- [Work instructions]
[a] Decide whether each statement below agrees with the supply management excerpt, answering yes or no and quoting the words of the excerpt that settle it. (i) Supplier relationship management includes business continuity planning. (ii) A supply management strategy is reviewed at a middle level of the organization. (iii) P2P process improvement involves establishing controls on the back end of the process.
[b] Reproduce, word for word, everything in the supply management excerpt from "8. Establish a" down to "a business.".

[Extract provided Boundary: Start]

P2P process improvement is associated with establishing controls on the front end of
this process tom minimize the need to monitor the back end and drive efficiencies,
which free resources to work on strategic initiatives.

7. Supplier relationship management
Is the end-to-end process of managing a supplier through the entire sourcing life
cycle, which includes first identifying abilities of a particular company with regard to

, performing a service for the internal customer, completing a sourcing event,
negotiating a contract, executing an order, and determining payment. It includes:
- Day to day transactions.
- Identification and mitigation of operational risk and deliverables.
- Business continuity planning.
- Understanding the suppliers’ business challenges.
- Identification of opportunities to improve value and reduce cost.
- Establishing scorecard metrics for improvement and reviewing progress
towards these objectives.
- Contracts T’s and C’s.
- Leveraging the flow of information between key internal process owners and
the supplier to create value.


8. Establish a supply management strategy
Is an overarching plan for designing the organization, assigning resources, and
aligning these resources against the demands placed on the supply chain by the
business. They are reviewed at the highest level of the organization, and drive a
work plan that establishes how different businesses must work together to meet the
organizational needs through stable and robust processes. It includes:
- A repeatable and well-defined process for building strategy and governance
around defining, planning, managing, and receiving products and services for
a business.

[Extract provided Boundary: End]
[Dataset content Boundary: Start]

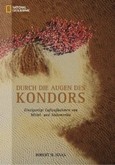 Durch die Augen des Kondors Durch die Augen des Kondors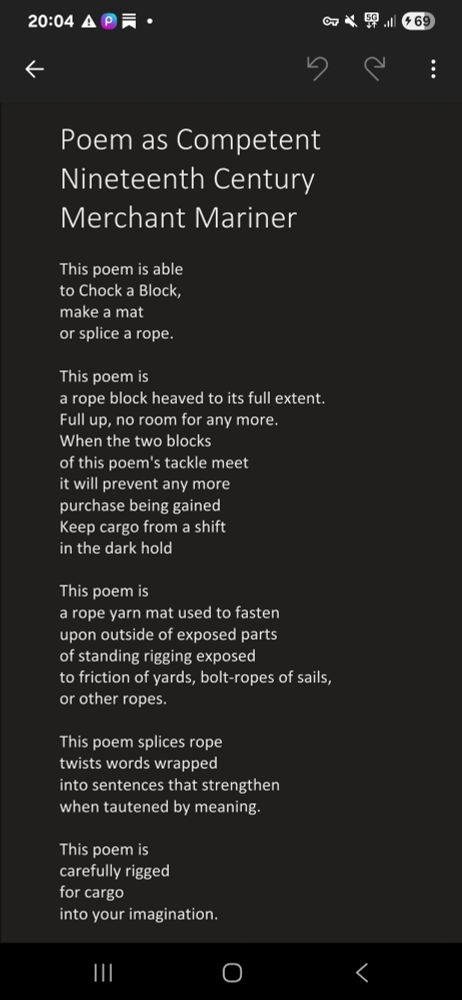 Poem as Competent Nineteenth Century Merchant Mariner

This poem is able
to Chock a Block, 
make a mat 
or splice a rope.

This poem is 
a rope block heaved to its full extent. 
Full up, no room for any more. 
When the two blocks
of this poem's tackle meet
it will prevent any more 
purchase being gained
Keep cargo from a shift
in the dark hold

This poem is
a rope yarn mat used to fasten 
upon outside of exposed parts 
of standing rigging exposed
to friction of yards, bolt-ropes of sails, 
or other ropes.

This poem splices rope
twists words wrapped
into sentences that strengthen
when tautened by meaning.
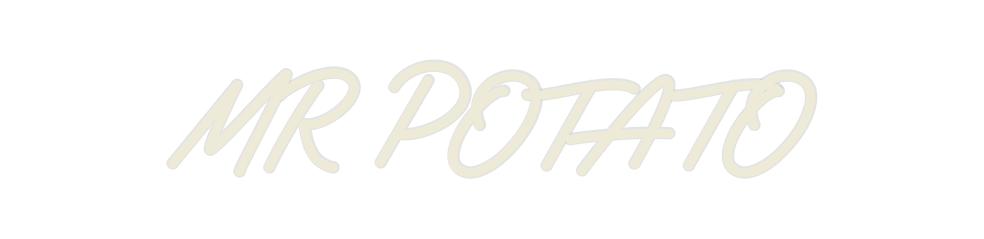 Custom Neon: MR POTATO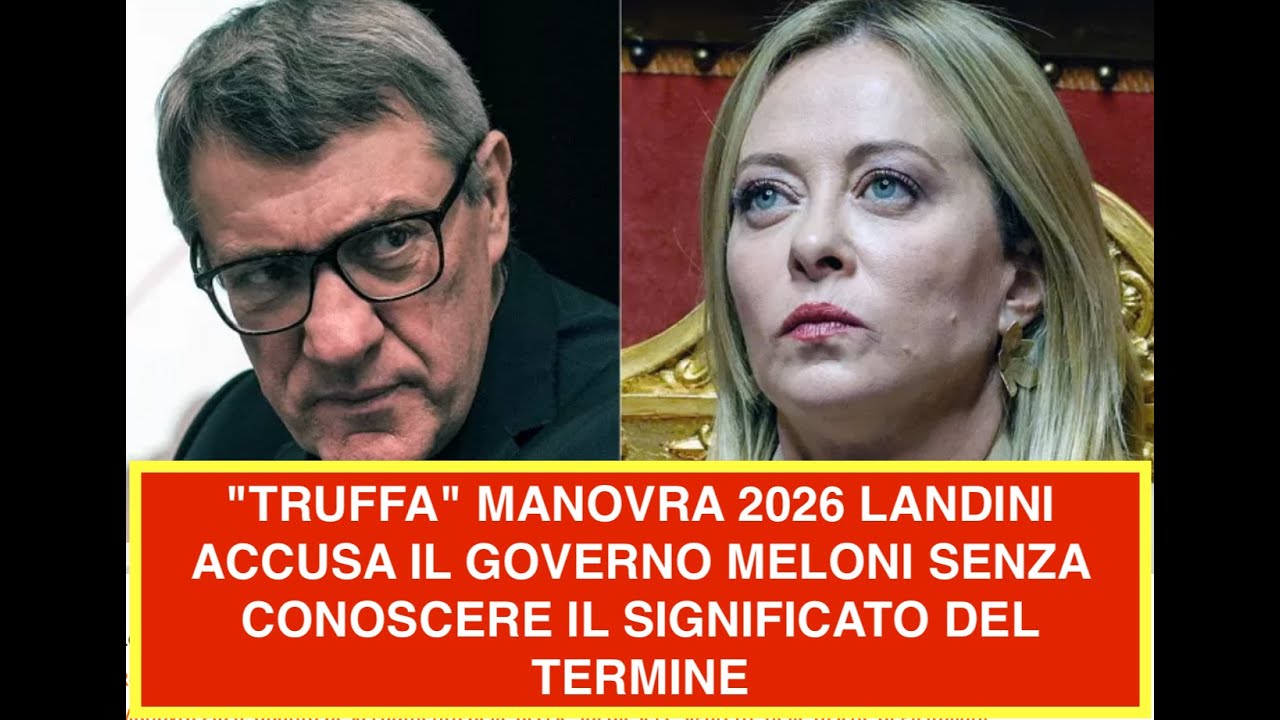 "TRUFFA" MANOVRA 2026 LANDINI ACCUSA IL GOVERNO MELONI SENZA CONOSCERE IL SIGNIFICATO DEL TERMINE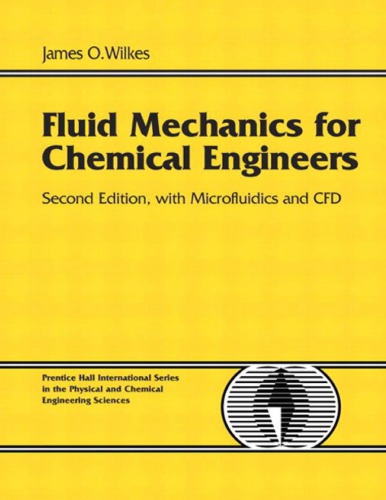 Fluid Mechanics for Chemical Engineers with Microfluidics and CFD (2nd Edition) - PDF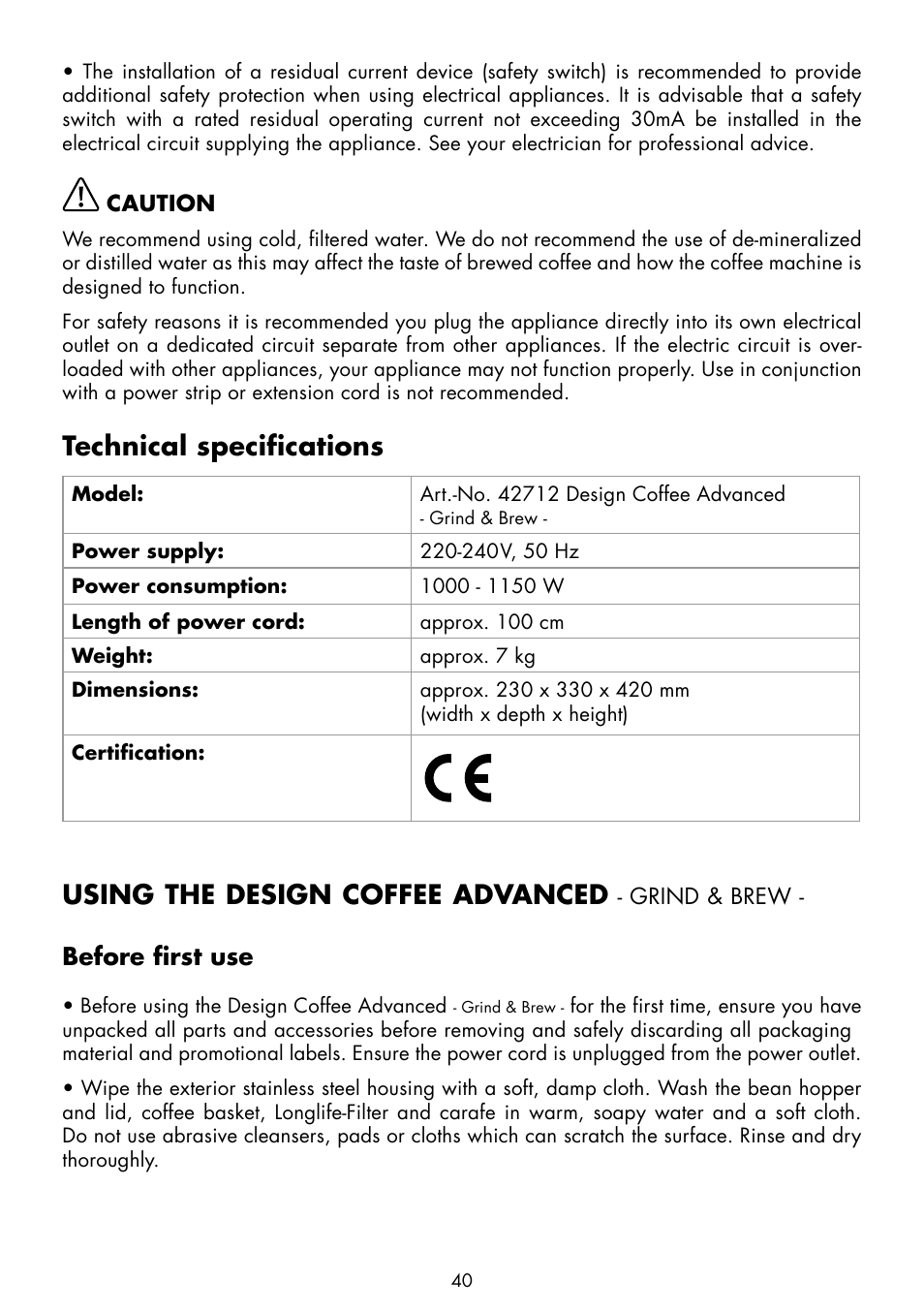 Technical specifications, Using the design coffee advanced, Before first use | Gastroback 42712 Design Coffee Advanced - Grind & Brew User Manual | Page 8 / 32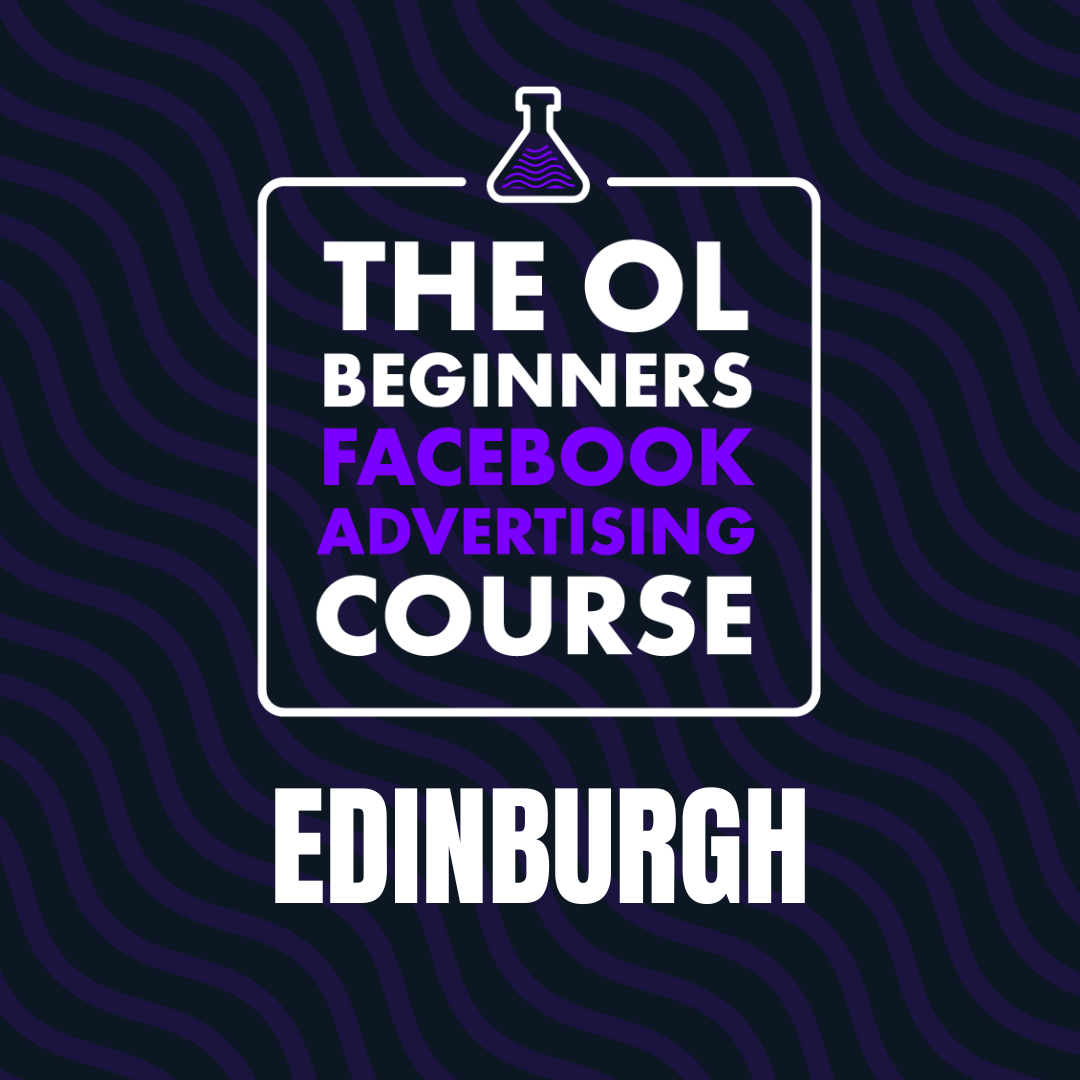 Edinburgh Facebook Ads Workshop | 1 May & 26 Jun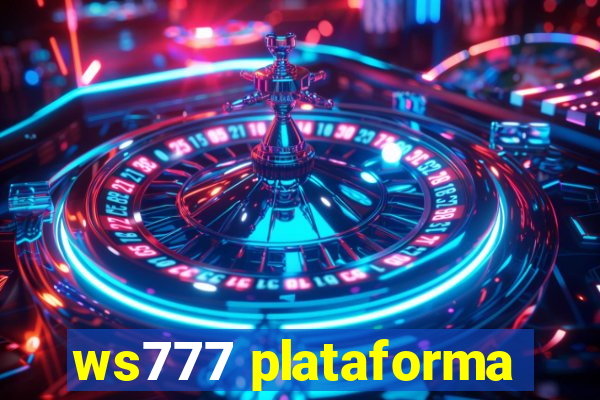 ws777 plataforma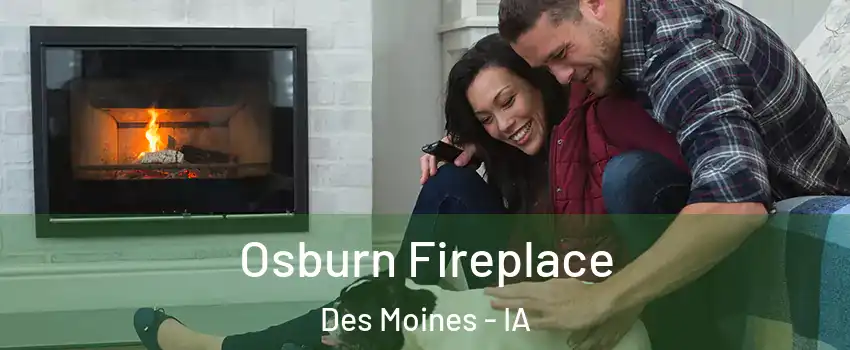  Osburn Fireplace Des Moines - IA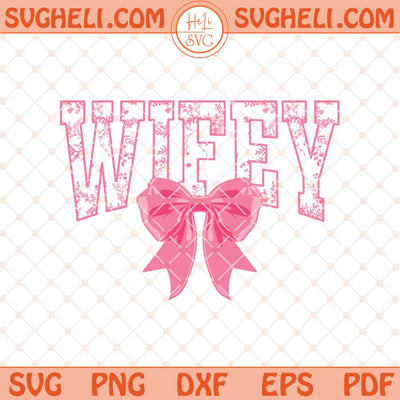 Wifey Floral Toile Blue Water Color Coquette Bow Svg Png Dxf Eps Files
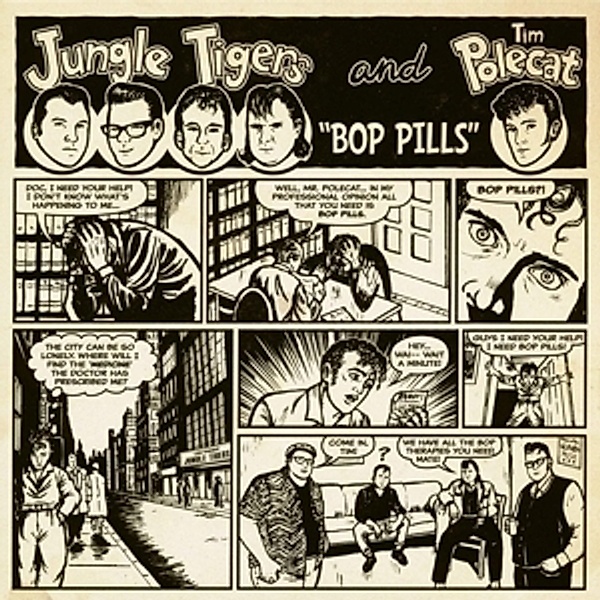 Bop Pills Ep, Jungle Tigers, Tim Polecat
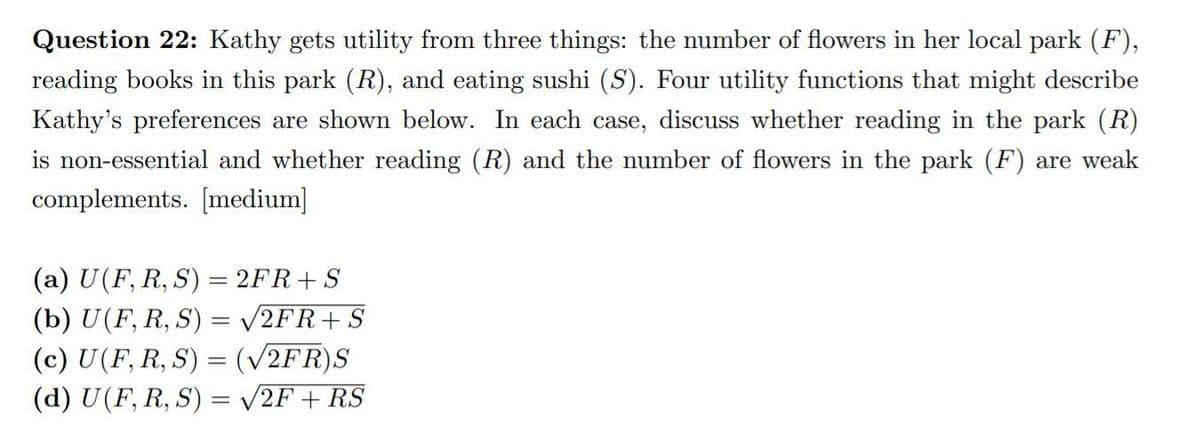 Question 22: Kathy gets utility from three things: the number of flowers in her local park (F),
reading books in this park (R), and eating sushi (S). Four utility functions that might describe
Kathy's preferences are shown below. In each case, discuss whether reading in the park (R)
is non-essential and whether reading (R) and the number of flowers in the park (F) are weak
complements. [medium]
(a) U(F, R, S) = 2FR+S
(b) U(F, R, S) = /2FR+S
(c) U(F, R, S) = (V2FR)S
(d) U(F, R, S) = v2F + RS
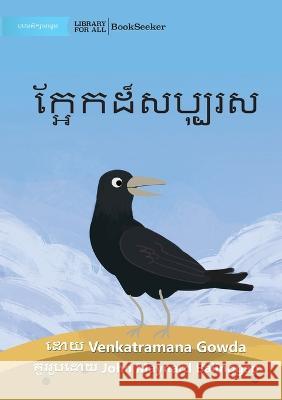 The Generous Crow - ក្អែកដ៏សប្បុរស Venkatramana Gowda John Maynard Baliggao  9781922835444 Library for All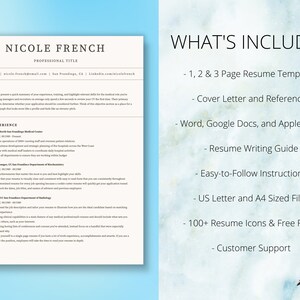 May include: A blue and white resume template with the text "WHAT'S INCLUDED" and a list of features, including 1, 2, & 3 page resume templates, cover letter and references, Word, Google Docs, and Apple Pages, resume writing guide, easy-to-follow instructions, US letter and A4 sized files, 100+ resume icons & free fonts, and customer support.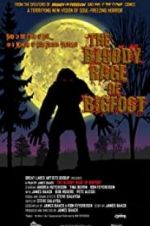 Watch The Bloody Rage of Bigfoot Gomovies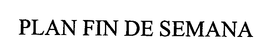PLAN FIN DE SEMANA trademark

[Dataset content Boundary: End]

- [Results in order]
[a]
(i) Yes: "Business continuity planning."
(ii) No: "They are reviewed at the highest level of the organization"
(iii) No: "establishing controls on the front end of this process"

[b]
8. Establish a supply management strategy
Is an overarching plan for designing the organization, assigning resources, and
aligning these resources against the demands placed on the supply chain by the
business. They are reviewed at the highest level of the organization, and drive a
work plan that establishes how different businesses must work together to meet the
organizational needs through stable and robust processes. It includes:
- A repeatable and well-defined process for building strategy and governance
around defining, planning, managing, and receiving products and services for
a business.